To authenticate that a Bolt12Invoice is for a valid InvoiceRequest or
Refund, include the nonce from the payer_metadata in the InvoiceRequest
reply path or Refund::paths, respectively. This can be used to prevent
de-anonymization attacks where an attacker sends invoices using
self-constructed paths to nodes near the blinded paths' introduction
nodes.

diff --git a/lightning/src/blinded_path/message.rs b/lightning/src/blinded_path/message.rs
index 74d31c5b99efb82d592977670a022177a7243370..04cb867dac1f5e4561b39e3356e3a25cb7322209 100644 (file)

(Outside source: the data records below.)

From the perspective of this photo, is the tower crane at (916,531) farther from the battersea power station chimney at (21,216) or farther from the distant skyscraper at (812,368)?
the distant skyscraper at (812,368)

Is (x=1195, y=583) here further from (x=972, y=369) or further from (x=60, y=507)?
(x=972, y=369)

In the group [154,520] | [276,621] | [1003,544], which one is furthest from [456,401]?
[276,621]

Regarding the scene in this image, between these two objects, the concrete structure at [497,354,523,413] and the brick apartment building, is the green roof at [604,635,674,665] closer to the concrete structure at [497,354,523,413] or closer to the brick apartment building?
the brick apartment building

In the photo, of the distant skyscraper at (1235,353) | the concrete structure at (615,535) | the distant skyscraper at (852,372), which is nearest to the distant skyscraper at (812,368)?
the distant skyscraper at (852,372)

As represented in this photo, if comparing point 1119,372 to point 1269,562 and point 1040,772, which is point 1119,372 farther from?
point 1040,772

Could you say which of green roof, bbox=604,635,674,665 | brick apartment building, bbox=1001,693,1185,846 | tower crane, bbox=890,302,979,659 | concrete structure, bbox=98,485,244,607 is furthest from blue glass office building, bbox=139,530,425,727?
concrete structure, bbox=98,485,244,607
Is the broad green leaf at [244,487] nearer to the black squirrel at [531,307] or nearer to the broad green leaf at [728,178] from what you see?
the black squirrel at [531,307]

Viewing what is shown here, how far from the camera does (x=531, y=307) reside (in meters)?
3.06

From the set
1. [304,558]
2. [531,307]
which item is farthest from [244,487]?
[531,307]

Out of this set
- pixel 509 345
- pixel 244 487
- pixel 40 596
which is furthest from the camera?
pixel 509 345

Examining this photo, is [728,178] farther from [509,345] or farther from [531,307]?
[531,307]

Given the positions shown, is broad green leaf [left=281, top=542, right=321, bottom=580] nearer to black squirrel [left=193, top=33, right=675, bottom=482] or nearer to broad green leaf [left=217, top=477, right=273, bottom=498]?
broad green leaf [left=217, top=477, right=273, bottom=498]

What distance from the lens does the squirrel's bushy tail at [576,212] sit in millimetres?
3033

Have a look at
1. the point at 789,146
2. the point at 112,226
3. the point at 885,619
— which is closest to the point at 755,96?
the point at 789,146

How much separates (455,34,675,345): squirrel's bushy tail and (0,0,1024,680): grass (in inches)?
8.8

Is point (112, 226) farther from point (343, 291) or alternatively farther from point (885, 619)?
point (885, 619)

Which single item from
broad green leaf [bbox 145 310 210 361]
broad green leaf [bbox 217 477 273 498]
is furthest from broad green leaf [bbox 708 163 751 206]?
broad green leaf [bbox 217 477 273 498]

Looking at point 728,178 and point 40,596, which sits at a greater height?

--- a/lightning/src/blinded_path/message.rs
+++ b/lightning/src/blinded_path/message.rs
@@ -142,7 +142,15 @@ pub enum OffersContext {
                ///
                /// [`Refund`]: crate::offers::refund::Refund
                /// [`InvoiceRequest`]: crate::offers::invoice_request::InvoiceRequest
-               payment_id: PaymentId
+               payment_id: PaymentId,
+
+               /// A nonce used for authenticating that a [`Bolt12Invoice`] is for a valid [`Refund`] or
+               /// [`InvoiceRequest`] and for deriving their signing keys.
+               ///
+               /// [`Bolt12Invoice`]: crate::offers::invoice::Bolt12Invoice
+               /// [`Refund`]: crate::offers::refund::Refund
+               /// [`InvoiceRequest`]: crate::offers::invoice_request::InvoiceRequest
+               nonce: Nonce,
        },
 }
 
@@ -158,6 +166,7 @@ impl_writeable_tlv_based_enum!(OffersContext,
        },
        (2, OutboundPayment) => {
                (0, payment_id, required),
+               (1, nonce, required),
        },
 );
 

diff --git a/lightning/src/ln/channelmanager.rs b/lightning/src/ln/channelmanager.rs
index 1988aba4a262b2c4cb0f927bd6f6f740d87755ab..9aa80348eac1c80f634caee02a84cfda25a6d061 100644 (file)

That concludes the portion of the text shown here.